Babil'in Asma Bahçeleri Namba' ya Uzanıyor...
10 Seçilmiş Örnek Projeyle Çatı Bahçeleri
ACO Sponsorluğunda hazırlanmıştır.
Babil elbette bilmiyordu sevgi ile inşa ettiği yeni yeşil kentin asmalarının gelecekte bahçe denildiğinde akla gelecek emsalsiz bir mühendislik ve estetik algısıyla ilham tohumu olup harikalar listesine yazılacağını…
Kentte bahçecilik, çiftçilik, tarım ve rekreasyon aktiviteleriyle toprağa ve doğaya geri dönmenin son dönemlerdeki atılımı olan; kent çiftlikleri, çatı bahçeleri, yeşil çatılar mimarlık mühendislik peyzaj ve tarım disiplinlerinin adeta bir çatı altında bir araya gelmiş oluşumları…

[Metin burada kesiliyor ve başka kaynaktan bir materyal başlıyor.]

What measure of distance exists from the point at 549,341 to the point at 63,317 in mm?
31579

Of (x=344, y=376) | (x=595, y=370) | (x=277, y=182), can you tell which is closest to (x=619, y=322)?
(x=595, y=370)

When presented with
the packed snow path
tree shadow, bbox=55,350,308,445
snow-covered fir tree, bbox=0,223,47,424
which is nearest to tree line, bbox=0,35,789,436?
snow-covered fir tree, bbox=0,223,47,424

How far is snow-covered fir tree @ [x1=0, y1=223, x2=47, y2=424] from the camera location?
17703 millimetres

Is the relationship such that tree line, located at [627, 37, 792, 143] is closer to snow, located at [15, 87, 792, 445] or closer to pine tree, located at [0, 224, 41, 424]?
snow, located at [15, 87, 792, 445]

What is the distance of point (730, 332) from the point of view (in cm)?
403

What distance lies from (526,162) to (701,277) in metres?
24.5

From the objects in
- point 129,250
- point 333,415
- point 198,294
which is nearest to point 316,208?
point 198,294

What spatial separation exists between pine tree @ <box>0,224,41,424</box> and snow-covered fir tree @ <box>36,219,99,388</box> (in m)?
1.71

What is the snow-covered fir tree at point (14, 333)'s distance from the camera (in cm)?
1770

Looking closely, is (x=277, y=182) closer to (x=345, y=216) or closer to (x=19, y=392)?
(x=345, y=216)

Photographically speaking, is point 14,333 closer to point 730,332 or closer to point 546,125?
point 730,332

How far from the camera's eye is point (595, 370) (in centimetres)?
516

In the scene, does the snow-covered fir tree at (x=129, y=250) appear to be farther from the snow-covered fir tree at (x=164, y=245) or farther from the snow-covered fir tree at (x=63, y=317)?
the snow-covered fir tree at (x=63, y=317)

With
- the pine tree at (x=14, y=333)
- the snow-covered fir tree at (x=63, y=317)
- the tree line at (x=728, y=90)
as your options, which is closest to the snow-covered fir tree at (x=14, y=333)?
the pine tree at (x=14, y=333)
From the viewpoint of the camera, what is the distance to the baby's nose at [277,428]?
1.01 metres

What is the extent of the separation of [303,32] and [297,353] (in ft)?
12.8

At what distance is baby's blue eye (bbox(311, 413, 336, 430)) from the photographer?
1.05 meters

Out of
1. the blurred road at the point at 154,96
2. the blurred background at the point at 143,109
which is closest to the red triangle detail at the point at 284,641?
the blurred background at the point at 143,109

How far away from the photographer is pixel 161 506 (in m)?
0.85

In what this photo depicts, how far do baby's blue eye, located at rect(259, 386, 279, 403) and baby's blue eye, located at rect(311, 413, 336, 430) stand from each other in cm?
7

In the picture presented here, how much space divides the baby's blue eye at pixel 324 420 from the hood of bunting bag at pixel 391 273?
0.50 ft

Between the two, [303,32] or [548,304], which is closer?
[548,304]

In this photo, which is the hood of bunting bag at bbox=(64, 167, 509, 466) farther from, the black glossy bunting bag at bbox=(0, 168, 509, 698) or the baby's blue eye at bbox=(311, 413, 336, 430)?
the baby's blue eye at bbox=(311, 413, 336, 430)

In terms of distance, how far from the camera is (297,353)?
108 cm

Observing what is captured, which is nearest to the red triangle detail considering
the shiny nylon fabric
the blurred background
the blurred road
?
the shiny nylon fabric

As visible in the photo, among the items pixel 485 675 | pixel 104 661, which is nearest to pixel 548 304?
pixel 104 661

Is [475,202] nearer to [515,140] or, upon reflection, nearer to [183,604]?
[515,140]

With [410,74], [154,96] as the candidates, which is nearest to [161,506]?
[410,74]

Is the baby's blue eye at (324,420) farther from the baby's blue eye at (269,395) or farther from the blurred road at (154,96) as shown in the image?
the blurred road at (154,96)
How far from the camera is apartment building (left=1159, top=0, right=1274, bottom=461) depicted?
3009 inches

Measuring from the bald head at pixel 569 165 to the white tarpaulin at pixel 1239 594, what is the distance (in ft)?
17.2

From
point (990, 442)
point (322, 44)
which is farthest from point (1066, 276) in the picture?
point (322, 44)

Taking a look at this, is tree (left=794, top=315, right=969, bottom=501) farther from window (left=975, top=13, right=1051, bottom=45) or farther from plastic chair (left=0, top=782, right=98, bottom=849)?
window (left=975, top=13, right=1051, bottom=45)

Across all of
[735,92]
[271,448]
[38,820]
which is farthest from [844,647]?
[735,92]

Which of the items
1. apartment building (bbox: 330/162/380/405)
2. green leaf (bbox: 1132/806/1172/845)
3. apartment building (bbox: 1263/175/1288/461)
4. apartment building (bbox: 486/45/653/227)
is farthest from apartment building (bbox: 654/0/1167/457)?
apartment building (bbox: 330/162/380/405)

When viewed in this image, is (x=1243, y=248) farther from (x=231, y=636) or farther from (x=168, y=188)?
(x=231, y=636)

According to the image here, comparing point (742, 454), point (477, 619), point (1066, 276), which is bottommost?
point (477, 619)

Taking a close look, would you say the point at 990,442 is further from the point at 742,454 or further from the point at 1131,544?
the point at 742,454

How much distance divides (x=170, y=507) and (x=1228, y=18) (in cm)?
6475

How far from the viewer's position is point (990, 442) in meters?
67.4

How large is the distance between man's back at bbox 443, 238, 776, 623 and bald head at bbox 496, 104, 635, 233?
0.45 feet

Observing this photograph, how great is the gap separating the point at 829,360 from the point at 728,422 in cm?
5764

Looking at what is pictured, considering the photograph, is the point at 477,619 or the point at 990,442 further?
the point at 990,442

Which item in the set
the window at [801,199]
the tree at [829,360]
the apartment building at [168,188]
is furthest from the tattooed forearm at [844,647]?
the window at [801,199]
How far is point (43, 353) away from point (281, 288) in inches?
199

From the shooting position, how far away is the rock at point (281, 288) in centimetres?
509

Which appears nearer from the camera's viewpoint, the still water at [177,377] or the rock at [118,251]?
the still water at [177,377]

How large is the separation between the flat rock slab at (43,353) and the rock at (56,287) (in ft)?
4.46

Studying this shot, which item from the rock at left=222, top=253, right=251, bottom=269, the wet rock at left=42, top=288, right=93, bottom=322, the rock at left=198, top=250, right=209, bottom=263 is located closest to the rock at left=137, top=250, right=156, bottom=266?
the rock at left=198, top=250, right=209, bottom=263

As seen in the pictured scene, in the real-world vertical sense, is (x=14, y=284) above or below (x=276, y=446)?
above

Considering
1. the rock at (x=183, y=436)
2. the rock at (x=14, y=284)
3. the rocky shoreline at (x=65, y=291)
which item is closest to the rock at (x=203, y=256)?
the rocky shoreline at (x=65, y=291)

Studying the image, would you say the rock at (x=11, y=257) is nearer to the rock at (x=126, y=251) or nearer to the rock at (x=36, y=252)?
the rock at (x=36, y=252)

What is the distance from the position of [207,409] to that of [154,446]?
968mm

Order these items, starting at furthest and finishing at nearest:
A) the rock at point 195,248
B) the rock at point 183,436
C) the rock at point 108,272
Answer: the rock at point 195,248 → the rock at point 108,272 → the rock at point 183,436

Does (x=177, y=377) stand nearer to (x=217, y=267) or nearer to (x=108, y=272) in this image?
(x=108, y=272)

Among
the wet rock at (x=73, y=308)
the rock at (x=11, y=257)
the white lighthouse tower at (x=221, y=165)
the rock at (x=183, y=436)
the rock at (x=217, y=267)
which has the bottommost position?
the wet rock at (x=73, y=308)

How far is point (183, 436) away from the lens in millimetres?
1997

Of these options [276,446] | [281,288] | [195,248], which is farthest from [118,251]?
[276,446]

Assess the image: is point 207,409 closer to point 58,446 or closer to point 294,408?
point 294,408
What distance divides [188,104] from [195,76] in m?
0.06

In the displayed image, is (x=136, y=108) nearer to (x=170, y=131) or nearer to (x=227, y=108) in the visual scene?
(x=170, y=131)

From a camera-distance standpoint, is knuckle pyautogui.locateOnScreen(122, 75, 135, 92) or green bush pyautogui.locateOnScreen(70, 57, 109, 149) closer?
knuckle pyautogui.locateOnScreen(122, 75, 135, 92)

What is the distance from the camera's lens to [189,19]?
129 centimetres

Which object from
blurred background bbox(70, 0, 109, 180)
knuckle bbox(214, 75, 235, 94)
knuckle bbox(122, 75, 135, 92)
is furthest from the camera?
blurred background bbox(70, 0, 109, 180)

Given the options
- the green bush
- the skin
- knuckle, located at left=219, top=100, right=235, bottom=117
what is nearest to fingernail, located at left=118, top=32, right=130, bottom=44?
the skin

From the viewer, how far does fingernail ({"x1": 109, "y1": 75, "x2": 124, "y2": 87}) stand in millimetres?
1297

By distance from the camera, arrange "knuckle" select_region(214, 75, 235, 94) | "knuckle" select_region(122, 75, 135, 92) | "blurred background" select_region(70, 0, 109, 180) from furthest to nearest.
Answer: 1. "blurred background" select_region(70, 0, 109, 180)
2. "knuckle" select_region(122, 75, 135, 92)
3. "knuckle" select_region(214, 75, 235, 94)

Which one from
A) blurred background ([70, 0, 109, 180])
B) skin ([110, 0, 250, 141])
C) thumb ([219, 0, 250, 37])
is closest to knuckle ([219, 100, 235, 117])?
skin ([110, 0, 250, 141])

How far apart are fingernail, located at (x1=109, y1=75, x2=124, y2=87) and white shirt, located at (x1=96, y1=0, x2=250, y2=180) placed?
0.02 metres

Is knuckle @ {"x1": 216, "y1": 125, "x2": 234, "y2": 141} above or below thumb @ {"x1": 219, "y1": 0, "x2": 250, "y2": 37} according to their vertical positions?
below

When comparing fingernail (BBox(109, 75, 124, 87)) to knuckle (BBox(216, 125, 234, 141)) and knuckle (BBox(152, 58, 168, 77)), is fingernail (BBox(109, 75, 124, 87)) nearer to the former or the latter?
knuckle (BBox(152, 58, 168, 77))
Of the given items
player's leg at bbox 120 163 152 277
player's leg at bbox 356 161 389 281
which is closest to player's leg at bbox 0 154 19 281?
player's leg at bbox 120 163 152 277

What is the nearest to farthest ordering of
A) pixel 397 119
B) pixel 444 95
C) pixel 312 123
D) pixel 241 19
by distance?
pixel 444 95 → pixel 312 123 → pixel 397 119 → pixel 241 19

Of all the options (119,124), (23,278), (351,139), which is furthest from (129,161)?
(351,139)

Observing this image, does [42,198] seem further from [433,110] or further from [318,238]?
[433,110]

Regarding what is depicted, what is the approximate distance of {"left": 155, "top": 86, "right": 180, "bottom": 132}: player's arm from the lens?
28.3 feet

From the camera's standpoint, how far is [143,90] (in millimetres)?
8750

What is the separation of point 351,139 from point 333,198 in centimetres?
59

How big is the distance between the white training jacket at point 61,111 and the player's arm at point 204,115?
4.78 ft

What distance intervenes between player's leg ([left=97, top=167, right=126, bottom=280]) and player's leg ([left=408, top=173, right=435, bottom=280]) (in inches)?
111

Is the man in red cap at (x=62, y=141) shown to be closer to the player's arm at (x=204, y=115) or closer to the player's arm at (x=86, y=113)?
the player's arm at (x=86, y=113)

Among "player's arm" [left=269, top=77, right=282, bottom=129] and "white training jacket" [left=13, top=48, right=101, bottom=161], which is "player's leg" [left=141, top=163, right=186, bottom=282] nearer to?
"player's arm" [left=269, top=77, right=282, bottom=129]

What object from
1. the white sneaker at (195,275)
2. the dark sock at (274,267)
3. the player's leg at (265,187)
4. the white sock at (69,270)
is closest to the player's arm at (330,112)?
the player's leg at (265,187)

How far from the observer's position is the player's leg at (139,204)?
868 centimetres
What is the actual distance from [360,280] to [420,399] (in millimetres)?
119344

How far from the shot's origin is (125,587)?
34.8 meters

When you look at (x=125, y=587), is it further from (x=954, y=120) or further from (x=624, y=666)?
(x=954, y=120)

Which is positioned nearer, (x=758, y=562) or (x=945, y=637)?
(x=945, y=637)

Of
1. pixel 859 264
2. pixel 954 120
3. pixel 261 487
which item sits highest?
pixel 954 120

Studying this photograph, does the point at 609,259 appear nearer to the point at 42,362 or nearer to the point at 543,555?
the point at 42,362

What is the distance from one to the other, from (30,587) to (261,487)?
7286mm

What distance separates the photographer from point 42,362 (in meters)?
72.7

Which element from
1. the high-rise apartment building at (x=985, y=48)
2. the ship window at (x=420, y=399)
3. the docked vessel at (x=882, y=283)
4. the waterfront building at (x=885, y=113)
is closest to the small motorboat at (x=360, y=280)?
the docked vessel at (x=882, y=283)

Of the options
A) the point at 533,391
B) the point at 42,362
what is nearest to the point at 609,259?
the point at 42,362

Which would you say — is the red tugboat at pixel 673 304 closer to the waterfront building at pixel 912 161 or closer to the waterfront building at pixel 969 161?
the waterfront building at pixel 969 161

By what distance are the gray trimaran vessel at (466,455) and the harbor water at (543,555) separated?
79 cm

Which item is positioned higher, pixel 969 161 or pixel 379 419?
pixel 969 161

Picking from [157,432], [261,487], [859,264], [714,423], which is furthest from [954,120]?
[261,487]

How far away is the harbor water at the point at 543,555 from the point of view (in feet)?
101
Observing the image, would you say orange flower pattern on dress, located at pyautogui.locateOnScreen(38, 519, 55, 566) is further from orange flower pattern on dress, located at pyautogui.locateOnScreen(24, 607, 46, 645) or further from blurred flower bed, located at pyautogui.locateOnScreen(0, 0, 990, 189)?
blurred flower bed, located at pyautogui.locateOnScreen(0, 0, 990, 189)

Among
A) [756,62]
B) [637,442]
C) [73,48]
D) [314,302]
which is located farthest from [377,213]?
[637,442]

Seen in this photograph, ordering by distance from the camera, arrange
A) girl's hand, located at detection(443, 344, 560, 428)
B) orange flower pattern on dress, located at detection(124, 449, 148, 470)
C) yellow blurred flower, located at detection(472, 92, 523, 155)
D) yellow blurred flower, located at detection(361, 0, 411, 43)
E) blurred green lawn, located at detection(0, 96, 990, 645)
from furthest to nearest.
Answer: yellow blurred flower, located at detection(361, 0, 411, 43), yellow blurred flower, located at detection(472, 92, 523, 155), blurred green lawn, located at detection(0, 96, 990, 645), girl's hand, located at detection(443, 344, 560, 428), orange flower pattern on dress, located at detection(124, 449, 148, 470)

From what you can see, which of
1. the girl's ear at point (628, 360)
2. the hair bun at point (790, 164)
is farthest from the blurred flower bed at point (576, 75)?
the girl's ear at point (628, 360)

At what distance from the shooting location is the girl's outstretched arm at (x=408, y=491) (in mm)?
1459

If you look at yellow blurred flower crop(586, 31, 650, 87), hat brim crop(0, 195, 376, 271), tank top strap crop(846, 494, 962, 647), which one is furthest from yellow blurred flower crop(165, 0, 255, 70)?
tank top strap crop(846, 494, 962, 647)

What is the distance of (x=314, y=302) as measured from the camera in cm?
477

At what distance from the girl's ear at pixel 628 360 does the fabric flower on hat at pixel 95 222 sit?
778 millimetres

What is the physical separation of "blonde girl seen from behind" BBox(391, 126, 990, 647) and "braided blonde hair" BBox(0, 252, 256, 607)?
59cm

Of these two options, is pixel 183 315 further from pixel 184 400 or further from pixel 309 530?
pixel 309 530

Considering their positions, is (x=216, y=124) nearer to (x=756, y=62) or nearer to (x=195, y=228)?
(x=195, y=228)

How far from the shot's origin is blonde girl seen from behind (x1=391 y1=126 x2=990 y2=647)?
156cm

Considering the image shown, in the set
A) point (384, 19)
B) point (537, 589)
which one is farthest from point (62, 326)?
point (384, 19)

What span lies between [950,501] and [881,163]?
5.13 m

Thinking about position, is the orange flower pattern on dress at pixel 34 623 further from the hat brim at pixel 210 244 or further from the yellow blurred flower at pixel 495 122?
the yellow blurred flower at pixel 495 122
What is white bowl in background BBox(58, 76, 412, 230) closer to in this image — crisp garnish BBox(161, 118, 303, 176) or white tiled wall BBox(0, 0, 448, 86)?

Kent yaşamının sosyal, kültürel,doğa bir çok tahribat etkisi dolayısıyla ekolojik bir yaşamın özlemi, doğal peyzajın yüksek binalar arasında kayboluşu, yok olan tarım kültürünü devam ettirme, sürdürülebilir yerleşimler kurma ve ihtiyaç duyulan sebzenin yetiştirilmesi gibi gereklilikleri doğurmuştur. Grileşen betonarme duvarlarla nefes alabilmek için gökyüzünü göremediğimiz çok katli binaların arasında ‘peki şehirde ne yapabiliriz’ sorusunun yanıtı yeryüzündeki toprağı bulutlara doğru uzatan yeşil çatı fikrini ortaya çıkarmıştır.
Yeşil çatılar, dünyanın hemen hemen her yerinde farklı yapılarda ve farklı amaçlarla, çeşitli büyüklüklerde uygulanmış, bulundukları bölgenin merkezi bir kimlik kazanmasına neden olurken çevresi için de yaşam kalitesini artırmada önemli rol üstlenmektedir.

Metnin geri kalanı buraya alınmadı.